-- start Extract to read --

Preventing Future Microsoft Blocks
Once you're delisted, focus on maintaining good reputation with Microsoft.
Authentication (Non-Negotiable)
Microsoft now requires authentication for bulk senders. Ensure:
| Protocol | Requirement |
|----------|-------------|
| SPF | Valid record including all sending servers |
| DKIM | Enabled and aligned with From domain |
| DMARC | p=none minimum, ideally p=quarantine |
List Hygiene
Microsoft is particularly aggressive about:
Spam traps — Old recycled addresses Microsoft uses to catch spammers
Unknown users — Sending to addresses that don't exist
Complaint rates — Keep under 0.1% with Outlook users
Clean your list:
1. Remove hard bounces immediately
2. Re-engage or remove inactive subscribers (6+ months)

-- end Extract to read --
-- start Stored records --

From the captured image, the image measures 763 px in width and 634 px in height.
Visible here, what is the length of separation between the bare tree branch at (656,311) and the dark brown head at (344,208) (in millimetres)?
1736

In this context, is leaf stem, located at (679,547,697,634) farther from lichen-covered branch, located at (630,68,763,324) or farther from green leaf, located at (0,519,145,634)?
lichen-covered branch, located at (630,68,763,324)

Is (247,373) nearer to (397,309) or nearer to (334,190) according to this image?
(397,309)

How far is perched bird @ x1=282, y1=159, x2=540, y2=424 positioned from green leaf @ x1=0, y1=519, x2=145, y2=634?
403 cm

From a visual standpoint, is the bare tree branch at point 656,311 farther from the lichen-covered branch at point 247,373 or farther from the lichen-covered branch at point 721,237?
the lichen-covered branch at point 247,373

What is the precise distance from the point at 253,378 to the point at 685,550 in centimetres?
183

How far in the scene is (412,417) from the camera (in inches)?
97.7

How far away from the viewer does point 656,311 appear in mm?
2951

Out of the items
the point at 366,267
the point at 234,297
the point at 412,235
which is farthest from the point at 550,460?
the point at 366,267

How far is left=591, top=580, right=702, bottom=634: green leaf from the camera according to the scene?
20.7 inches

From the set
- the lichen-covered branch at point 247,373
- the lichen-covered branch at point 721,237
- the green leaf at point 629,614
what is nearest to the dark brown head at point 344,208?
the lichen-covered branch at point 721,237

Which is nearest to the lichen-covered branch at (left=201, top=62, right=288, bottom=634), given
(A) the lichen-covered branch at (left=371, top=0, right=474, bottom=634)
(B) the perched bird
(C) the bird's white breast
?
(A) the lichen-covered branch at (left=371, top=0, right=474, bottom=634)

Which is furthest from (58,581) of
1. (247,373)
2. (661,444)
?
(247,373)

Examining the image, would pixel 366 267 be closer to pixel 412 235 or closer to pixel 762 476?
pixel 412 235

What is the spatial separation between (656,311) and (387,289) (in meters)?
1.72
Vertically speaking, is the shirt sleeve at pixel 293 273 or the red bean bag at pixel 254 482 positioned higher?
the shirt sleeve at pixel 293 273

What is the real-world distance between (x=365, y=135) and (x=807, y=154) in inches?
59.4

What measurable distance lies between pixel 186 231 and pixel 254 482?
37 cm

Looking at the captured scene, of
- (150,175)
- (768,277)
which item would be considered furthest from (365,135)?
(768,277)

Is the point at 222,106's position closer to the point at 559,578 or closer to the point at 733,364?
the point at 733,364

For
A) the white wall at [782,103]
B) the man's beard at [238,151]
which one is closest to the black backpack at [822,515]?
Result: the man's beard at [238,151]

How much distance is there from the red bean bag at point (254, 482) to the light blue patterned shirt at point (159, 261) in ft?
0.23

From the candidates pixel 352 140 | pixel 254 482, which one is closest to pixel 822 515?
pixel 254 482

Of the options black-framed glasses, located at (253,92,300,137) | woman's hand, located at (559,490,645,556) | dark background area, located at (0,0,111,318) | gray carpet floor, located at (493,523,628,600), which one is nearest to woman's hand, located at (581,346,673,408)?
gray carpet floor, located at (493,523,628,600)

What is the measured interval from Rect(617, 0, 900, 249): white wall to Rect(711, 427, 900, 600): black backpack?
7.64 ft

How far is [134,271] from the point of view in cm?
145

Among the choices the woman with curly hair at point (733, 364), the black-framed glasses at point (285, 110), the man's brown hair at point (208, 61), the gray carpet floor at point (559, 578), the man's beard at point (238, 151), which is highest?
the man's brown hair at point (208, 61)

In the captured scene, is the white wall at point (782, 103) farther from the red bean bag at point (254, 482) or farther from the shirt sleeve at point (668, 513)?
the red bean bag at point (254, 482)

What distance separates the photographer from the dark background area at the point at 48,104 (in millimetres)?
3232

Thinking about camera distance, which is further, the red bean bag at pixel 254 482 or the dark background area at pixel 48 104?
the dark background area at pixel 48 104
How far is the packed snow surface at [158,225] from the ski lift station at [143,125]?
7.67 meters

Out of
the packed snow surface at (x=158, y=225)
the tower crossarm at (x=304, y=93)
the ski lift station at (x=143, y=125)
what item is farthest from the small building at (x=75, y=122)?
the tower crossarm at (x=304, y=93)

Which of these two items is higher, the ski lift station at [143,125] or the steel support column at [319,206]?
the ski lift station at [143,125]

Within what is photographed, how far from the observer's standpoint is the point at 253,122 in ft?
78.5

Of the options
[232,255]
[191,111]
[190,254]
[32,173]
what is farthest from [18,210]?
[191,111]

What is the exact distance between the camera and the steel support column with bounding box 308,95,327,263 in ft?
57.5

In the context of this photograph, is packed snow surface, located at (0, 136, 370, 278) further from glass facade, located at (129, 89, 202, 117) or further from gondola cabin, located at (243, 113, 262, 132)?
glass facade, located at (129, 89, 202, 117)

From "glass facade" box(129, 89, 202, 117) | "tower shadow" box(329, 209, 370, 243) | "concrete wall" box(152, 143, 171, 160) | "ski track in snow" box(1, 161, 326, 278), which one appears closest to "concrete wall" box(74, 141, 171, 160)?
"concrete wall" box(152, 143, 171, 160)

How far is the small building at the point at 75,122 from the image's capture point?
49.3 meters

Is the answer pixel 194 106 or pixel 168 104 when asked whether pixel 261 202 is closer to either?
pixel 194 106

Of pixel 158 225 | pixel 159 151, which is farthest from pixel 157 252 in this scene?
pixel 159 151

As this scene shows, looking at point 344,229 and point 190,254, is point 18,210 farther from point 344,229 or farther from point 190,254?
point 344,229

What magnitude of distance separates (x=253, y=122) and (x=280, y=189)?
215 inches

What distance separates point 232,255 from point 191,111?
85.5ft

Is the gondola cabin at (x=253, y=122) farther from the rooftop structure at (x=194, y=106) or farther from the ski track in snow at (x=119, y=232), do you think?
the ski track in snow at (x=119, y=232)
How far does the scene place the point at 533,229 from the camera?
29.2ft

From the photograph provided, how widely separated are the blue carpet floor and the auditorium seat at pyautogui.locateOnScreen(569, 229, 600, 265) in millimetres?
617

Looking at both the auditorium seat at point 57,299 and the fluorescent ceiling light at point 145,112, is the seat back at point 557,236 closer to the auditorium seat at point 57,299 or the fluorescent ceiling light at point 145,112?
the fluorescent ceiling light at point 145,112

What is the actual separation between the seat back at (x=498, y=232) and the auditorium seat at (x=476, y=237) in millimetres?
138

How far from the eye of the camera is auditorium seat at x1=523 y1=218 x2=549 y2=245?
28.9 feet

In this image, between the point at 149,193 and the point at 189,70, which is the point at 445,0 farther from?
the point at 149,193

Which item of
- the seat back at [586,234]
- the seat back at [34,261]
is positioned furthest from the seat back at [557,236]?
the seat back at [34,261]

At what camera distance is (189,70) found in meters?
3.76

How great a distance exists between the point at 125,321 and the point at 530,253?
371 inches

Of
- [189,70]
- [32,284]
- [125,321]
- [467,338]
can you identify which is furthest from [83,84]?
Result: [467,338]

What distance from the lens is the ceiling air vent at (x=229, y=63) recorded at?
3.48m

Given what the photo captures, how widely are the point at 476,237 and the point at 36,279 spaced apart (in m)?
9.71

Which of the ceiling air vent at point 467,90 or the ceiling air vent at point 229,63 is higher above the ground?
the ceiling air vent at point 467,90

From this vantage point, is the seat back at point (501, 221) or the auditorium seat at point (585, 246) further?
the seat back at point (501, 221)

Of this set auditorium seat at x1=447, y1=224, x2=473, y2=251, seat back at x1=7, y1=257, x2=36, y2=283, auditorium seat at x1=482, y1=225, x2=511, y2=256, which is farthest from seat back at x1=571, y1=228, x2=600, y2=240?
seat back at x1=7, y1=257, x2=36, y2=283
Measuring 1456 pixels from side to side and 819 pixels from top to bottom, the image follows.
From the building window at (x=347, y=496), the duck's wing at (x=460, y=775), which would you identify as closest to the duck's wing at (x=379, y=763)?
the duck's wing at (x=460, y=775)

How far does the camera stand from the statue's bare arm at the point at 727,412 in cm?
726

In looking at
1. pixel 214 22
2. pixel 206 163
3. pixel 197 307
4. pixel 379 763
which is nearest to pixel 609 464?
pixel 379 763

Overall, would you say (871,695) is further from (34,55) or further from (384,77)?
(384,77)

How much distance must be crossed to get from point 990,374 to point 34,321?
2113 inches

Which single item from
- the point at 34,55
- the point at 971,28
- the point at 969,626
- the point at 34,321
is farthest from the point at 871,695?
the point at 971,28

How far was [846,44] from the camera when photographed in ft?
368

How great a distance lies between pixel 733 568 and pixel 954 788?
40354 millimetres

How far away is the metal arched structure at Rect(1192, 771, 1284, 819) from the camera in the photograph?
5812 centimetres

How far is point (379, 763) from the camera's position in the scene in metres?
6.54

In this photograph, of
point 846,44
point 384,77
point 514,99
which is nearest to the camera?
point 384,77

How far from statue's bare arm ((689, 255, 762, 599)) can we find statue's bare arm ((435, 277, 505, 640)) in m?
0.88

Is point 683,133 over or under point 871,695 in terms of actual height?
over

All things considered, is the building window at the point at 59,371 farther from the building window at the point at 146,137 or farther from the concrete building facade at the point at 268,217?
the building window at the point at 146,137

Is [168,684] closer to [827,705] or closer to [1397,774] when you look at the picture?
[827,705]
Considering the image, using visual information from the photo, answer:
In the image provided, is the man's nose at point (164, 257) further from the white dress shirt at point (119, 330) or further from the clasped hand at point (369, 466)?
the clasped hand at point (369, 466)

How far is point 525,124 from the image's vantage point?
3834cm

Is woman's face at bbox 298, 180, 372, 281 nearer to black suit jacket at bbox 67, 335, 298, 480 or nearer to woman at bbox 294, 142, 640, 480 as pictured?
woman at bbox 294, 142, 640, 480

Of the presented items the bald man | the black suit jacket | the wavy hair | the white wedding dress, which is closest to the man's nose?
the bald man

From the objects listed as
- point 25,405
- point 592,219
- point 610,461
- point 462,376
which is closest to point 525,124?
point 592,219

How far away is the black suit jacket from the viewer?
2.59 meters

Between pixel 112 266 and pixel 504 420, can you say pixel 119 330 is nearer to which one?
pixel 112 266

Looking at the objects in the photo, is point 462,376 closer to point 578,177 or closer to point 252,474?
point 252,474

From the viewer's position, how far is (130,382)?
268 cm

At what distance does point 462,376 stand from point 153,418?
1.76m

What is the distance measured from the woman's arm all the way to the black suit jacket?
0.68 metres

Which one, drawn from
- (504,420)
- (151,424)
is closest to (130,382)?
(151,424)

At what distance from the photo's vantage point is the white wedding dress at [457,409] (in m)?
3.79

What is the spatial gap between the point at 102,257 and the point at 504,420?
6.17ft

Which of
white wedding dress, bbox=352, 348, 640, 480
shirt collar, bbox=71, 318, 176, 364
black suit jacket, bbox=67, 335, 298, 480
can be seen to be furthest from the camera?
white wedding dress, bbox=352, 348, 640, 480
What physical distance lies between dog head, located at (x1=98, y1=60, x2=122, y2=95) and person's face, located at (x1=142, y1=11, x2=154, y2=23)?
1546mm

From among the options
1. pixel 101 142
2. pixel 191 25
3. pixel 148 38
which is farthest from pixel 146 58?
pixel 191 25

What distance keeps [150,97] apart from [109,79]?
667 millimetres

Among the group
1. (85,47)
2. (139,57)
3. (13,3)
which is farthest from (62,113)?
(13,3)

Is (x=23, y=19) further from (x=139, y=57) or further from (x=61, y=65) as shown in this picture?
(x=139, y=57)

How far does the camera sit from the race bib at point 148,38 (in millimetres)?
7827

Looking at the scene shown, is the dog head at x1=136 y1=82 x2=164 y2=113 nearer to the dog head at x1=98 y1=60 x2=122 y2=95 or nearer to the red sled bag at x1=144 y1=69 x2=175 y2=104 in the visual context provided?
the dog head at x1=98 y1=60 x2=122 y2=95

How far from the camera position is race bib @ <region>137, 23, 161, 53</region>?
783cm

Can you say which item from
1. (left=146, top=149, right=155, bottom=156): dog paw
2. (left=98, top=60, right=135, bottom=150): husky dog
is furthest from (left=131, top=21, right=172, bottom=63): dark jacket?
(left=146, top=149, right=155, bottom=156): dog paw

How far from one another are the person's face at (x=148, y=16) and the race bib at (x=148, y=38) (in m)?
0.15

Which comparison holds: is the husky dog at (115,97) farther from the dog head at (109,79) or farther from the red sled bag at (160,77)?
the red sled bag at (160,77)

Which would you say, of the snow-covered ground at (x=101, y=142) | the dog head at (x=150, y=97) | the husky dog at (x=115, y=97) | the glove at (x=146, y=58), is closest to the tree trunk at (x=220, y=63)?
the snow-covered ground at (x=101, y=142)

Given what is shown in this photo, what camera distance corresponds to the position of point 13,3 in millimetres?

-- end Stored records --

Exercise tasks
1. According to the guide on preventing Microsoft blocks, what complaint rate should be kept with Outlook users?
2. Retype the passage of the guide on preventing Microsoft blocks from "Microsoft now requires" up to and including "subscribers (6+ months)".

Responses per task
1. Under 0.1%.

2.
Microsoft now requires authentication for bulk senders. Ensure:
| Protocol | Requirement |
|----------|-------------|
| SPF | Valid record including all sending servers |
| DKIM | Enabled and aligned with From domain |
| DMARC | p=none minimum, ideally p=quarantine |
List Hygiene
Microsoft is particularly aggressive about:
Spam traps — Old recycled addresses Microsoft uses to catch spammers
Unknown users — Sending to addresses that don't exist
Complaint rates — Keep under 0.1% with Outlook users
Clean your list:
1. Remove hard bounces immediately
2. Re-engage or remove inactive subscribers (6+ months)